## Exercise prompt
Render every line of the entries below as a Markdown table with two columns, Row and Line. Number the rows in order and leave out the blank lines.

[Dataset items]
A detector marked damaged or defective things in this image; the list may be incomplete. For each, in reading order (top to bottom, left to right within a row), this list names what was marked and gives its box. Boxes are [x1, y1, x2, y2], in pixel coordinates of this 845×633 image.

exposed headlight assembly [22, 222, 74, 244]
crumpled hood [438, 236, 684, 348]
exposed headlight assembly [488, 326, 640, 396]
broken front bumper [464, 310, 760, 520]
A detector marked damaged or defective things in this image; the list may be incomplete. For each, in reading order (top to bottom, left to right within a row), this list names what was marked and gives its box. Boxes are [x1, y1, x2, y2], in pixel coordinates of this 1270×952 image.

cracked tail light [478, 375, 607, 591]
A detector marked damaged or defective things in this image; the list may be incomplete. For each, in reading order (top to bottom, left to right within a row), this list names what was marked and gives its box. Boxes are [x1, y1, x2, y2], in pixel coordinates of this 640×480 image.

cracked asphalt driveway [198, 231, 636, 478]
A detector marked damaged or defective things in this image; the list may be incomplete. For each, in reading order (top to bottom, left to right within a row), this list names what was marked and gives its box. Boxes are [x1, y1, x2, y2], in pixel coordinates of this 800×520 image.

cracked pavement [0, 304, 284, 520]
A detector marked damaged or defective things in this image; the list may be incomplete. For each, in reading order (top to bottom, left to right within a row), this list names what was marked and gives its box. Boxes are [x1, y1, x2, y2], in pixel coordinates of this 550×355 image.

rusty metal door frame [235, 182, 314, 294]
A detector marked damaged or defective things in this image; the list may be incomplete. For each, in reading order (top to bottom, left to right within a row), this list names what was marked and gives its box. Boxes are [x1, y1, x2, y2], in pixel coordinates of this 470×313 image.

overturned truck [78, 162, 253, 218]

## Task solution
| Row | Line |
|---|---|
| 1 | A detector marked damaged or defective things in this image; the list may be incomplete. For each, in reading order (top to bottom, left to right within a row), this list names what was marked and gives its box. Boxes are [x1, y1, x2, y2], in pixel coordinates of this 845×633 image. |
| 2 | exposed headlight assembly [22, 222, 74, 244] |
| 3 | crumpled hood [438, 236, 684, 348] |
| 4 | exposed headlight assembly [488, 326, 640, 396] |
| 5 | broken front bumper [464, 310, 760, 520] |
| 6 | A detector marked damaged or defective things in this image; the list may be incomplete. For each, in reading order (top to bottom, left to right within a row), this list names what was marked and gives its box. Boxes are [x1, y1, x2, y2], in pixel coordinates of this 1270×952 image. |
| 7 | cracked tail light [478, 375, 607, 591] |
| 8 | A detector marked damaged or defective things in this image; the list may be incomplete. For each, in reading order (top to bottom, left to right within a row), this list names what was marked and gives its box. Boxes are [x1, y1, x2, y2], in pixel coordinates of this 640×480 image. |
| 9 | cracked asphalt driveway [198, 231, 636, 478] |
| 10 | A detector marked damaged or defective things in this image; the list may be incomplete. For each, in reading order (top to bottom, left to right within a row), this list names what was marked and gives its box. Boxes are [x1, y1, x2, y2], in pixel coordinates of this 800×520 image. |
| 11 | cracked pavement [0, 304, 284, 520] |
| 12 | A detector marked damaged or defective things in this image; the list may be incomplete. For each, in reading order (top to bottom, left to right within a row), this list names what was marked and gives its box. Boxes are [x1, y1, x2, y2], in pixel coordinates of this 550×355 image. |
| 13 | rusty metal door frame [235, 182, 314, 294] |
| 14 | A detector marked damaged or defective things in this image; the list may be incomplete. For each, in reading order (top to bottom, left to right within a row), this list names what was marked and gives its box. Boxes are [x1, y1, x2, y2], in pixel coordinates of this 470×313 image. |
| 15 | overturned truck [78, 162, 253, 218] |